# Document

This post is on the Open Air BDSM web board.
| Tue 4 Aug 09, 11:50 PM TrainerBryan UK(RH), 5 yrs |
NDPC Risk assessment = off the scale
It is fair to say that this event had its fair share of mechanical hiccups, as fortune would have it we suffered no personal injury to man or beast. This is not including of course the bruising of my bum and my ego as my sulky became a Herby and split in two. Once again I fail to see the humour in my personal traumatic brush with death at the hooves of the two magnificent pony's whose brute strength alone wrent my sulky asunder. Anybody who tells you it was down to my welding is entirely misguided.
As for all the usual requirements that go to making up these events. We had the M25 closed north of the river. We had the threat of rain. Yet despite this two of my good friends and travellers made it from oop north across the Woolwich ferry to join us for a few hours of hot dry play. By the mid afternoon I had 5 texts to say people could not make it for one reason or another.
Given that most of these where cpls. I will leave you to do the maths. What we did end up with was by far the most fun event I think I can personally recall in the history of the club. Billed as THICKSTEAD by one of our regular pony's (yes a pony with whit) it lived up to its name to the tee. We had a jump off as the first event with real proper grown up jumps. One particular stallion will be hobbled or shot if he drags me round the course like a butcher's dog stealing sausages again. A job for Sir Ian and his gun I feel? The jousting went off as usual with great hilarity and minimal cheating. This could not be said however for trainer and pony that chose to cut a swathe through the tea party under a shady tree thus adding a good few seconds ONTO there time. Yet still coming in first on the second run. Practice huh?

# Exercise description
Write out the forum post word for word, starting with "This post is" and going on through "is entirely misguided.".

# Extracted information
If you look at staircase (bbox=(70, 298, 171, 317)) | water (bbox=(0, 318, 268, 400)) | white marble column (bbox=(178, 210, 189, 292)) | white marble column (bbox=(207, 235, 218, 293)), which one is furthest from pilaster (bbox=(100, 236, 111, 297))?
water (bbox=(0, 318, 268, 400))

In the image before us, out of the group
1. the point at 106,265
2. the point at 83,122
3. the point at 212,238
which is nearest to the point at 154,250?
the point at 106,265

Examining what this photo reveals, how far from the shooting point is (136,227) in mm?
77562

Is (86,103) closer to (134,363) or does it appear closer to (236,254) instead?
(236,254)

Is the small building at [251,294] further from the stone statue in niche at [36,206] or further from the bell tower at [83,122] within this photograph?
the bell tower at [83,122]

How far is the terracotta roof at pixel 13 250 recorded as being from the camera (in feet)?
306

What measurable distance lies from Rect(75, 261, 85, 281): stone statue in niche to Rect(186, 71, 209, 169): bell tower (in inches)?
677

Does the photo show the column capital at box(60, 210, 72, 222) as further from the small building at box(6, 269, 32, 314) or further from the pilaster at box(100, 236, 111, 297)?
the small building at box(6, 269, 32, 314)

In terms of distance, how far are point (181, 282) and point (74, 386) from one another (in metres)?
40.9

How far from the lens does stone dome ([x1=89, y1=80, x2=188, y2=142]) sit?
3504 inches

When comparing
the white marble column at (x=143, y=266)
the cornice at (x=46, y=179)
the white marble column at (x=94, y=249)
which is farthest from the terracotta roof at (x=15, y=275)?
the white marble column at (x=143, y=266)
---
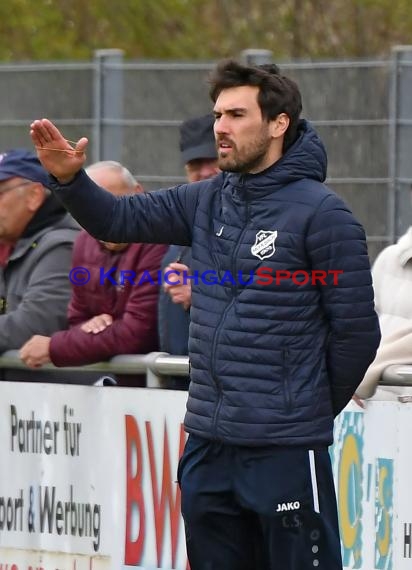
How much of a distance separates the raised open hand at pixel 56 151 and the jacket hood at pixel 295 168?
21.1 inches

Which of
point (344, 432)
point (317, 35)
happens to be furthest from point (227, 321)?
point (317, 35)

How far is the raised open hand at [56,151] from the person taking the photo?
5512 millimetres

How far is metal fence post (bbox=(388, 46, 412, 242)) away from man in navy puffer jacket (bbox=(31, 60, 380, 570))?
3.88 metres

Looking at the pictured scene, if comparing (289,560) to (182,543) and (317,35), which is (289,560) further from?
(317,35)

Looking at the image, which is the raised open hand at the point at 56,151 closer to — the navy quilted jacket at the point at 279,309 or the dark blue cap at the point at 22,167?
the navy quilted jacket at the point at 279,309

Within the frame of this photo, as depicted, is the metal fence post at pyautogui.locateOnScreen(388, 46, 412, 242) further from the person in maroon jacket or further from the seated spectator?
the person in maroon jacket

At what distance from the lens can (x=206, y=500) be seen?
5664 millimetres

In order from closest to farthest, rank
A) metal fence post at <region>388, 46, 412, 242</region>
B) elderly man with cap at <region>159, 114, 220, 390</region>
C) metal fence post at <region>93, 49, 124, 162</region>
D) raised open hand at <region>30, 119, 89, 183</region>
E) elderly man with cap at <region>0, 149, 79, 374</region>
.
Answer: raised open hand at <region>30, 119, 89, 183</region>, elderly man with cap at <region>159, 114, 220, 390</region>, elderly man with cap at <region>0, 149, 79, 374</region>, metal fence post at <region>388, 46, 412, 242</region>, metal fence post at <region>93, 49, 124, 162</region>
--
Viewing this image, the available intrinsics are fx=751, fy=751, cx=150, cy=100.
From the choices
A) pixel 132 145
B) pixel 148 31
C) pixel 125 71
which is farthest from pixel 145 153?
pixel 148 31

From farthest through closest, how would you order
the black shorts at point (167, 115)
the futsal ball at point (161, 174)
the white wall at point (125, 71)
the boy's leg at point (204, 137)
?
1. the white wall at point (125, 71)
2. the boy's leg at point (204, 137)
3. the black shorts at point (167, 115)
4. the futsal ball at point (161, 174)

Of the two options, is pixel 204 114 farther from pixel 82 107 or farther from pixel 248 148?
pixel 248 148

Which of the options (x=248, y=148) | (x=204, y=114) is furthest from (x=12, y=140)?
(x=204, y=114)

# Exercise result
This post is on the Open Air BDSM web board.
| Tue 4 Aug 09, 11:50 PM TrainerBryan UK(RH), 5 yrs |
NDPC Risk assessment = off the scale
It is fair to say that this event had its fair share of mechanical hiccups, as fortune would have it we suffered no personal injury to man or beast. This is not including of course the bruising of my bum and my ego as my sulky became a Herby and split in two. Once again I fail to see the humour in my personal traumatic brush with death at the hooves of the two magnificent pony's whose brute strength alone wrent my sulky asunder. Anybody who tells you it was down to my welding is entirely misguided.